22 Giugno 2021 - Ultimo aggiornamento il: 22 Giugno 2021 alle 07:26:25

Cronaca

Appalto rifiuti, il Tar “boccia” la Sogesa

Il caso riguarda Fragagnano, Leporano, Pulsano, Lizzano


Con la sentenza n. 317/2016 del 12.2.2016, la Prima Sezione del T.A.R. Puglia Lecce (Pres. A. Pasca – Ref. J. Bonetto) ha rigettato il ricorso presentato dalla So.Ge.S.A. S.r.l. di Taranto, difesa dall’Avv. Marco Reale, acclarando la legittimità dell’operato svolto dall’Ambito di Raccolta Ottimale Aro Ta/5 con riferimento alla gara per la gestione del servizio di igiene urbana dei Comuni di Avetrana, Fragagnano, Leporano, Lizzano, Manduria, Maruggio, Pulsano, Sava e Torricella per i prossimi 9 anni.
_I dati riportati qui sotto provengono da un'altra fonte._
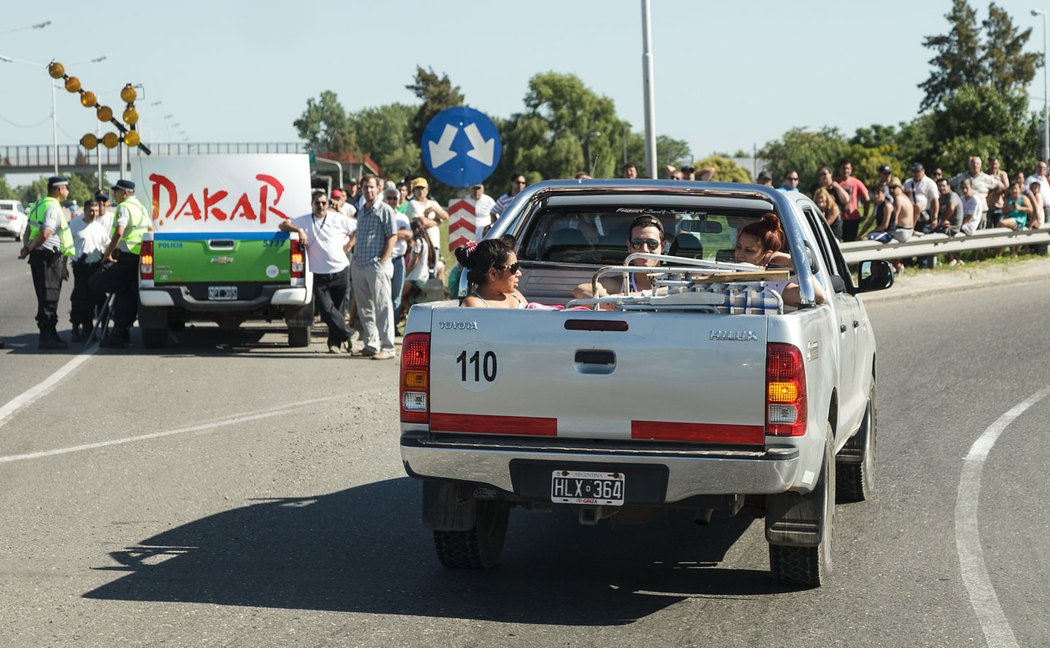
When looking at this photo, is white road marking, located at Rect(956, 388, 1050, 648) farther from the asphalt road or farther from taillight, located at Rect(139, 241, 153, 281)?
taillight, located at Rect(139, 241, 153, 281)

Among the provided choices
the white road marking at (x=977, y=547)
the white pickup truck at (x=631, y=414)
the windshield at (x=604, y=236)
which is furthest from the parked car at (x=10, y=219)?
the white pickup truck at (x=631, y=414)

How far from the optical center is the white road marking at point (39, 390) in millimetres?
12008

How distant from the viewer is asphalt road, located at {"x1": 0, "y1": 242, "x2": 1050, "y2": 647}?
18.9 feet

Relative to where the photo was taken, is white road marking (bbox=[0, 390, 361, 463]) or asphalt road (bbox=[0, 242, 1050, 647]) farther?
white road marking (bbox=[0, 390, 361, 463])

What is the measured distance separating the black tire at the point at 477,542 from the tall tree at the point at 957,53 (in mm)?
106659

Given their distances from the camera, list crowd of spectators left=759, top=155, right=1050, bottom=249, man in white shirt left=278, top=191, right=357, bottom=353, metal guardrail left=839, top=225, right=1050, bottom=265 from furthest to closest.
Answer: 1. crowd of spectators left=759, top=155, right=1050, bottom=249
2. metal guardrail left=839, top=225, right=1050, bottom=265
3. man in white shirt left=278, top=191, right=357, bottom=353

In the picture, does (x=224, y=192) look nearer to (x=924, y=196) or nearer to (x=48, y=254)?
(x=48, y=254)

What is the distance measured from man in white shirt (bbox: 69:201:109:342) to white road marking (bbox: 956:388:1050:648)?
1136 cm

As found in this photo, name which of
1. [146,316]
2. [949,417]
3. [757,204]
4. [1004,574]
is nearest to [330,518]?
[757,204]

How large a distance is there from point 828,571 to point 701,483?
1.08 meters

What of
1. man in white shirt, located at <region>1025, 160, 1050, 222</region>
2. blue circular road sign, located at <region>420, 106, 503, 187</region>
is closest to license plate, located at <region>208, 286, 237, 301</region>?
blue circular road sign, located at <region>420, 106, 503, 187</region>

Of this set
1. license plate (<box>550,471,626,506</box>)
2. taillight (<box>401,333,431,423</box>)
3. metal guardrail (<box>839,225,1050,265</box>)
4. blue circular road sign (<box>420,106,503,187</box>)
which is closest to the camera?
license plate (<box>550,471,626,506</box>)

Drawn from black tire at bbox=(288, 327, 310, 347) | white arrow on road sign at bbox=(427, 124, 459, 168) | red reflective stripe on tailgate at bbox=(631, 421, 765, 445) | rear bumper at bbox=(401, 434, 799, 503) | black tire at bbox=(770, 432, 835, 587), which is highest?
white arrow on road sign at bbox=(427, 124, 459, 168)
A darne notizia lo stesso avv. Reale, che commenta: “Accogliamo, stupefatti, la pronuncia resa dai Giudici amministrativi; la rispettiamo, ma non ne condividiamo il contenuto; sapevamo di avere poche chance di successo ma, ancora una volta, la nostra Società ha mostrato coraggio nel contestare non tanto l’operato svolto dall’ARO TA/5, quanto l’efficacia del sistema gestionale organizzato in ambiti ottimali. A nostro avviso, detto sistema si pone fortemente in contrasto con i principi espressi dall’ordinamento europeo che favoriscono l’ingresso nel sistema degli appalti pubblici, specie di quelli di grandi dimensioni, delle PMI. Costringe le PMI ad arrancare alle spalle delle aziende di maggiori dimensioni. Non vi sono dubbi che detto sistema esclude o comunque limita la partecipazione dei piccoli operatori attribuendo un vantaggio diretto nei confronti dei big che ormai dominano il settore dei servizi di igiene urbana, troppo grossi per confrontarsi con le piccole realtà del territorio. Per questo, a nostro avviso, la procedura di gara dovrebbe essere annullata; un dato è certo: le Amministrazioni dei 9 Comuni dovranno ora giustificare ai cittadini gli aumenti della TARI per coprire i costi di gestione del servizio.

C’è un elemento inoltre, che merita di sicuro una riflessione: ci chiediamo per quale ragione l’Organo di governo dell’ambito abbia escluso, in principio, il coinvolgimento dell’Autorità regionale per la regolamentazione dei servizi pubblici locali di rilevanza economica la quale, come previsto dalla legge regionale n. 24/2014, avrebbe dovuto svolgere un’indagine all’interno dell’ATO proprio per accertare la sussistenza delle condizioni per la corretta attuazione della pianificazione, indagine da svolgersi necessariamente con il coinvolgimento, tra l’altro, degli operatori del settore. Auspichiamo, a questo punto, un intervento immediato del Presidente della Regione che proprio in questi giorni ha espresso perplessità circa l’operato degli organi che governano il ciclo dei rifiuti, tanto da affermare la volontà di commissariare gli ATO ed istituire l’Agenzia regionale dei rifiuti”. Sul caso si registra una nota stampa del Coordinamento Cittadino Conservatori e Riformisti Leporano: “Sapere che il nostro Comune spende 4000 euro di compensi legali per una causa inutile che si sapeva di aver perso in partenza mi fa piangere il cuore. Una sentenza che dà torto al Comune di Leporano ed alla SO.Ge.Sa e 4000 euro (che potevano essere destinate a tante altre cose di cui abbiamo bisogno) sono andate persi”.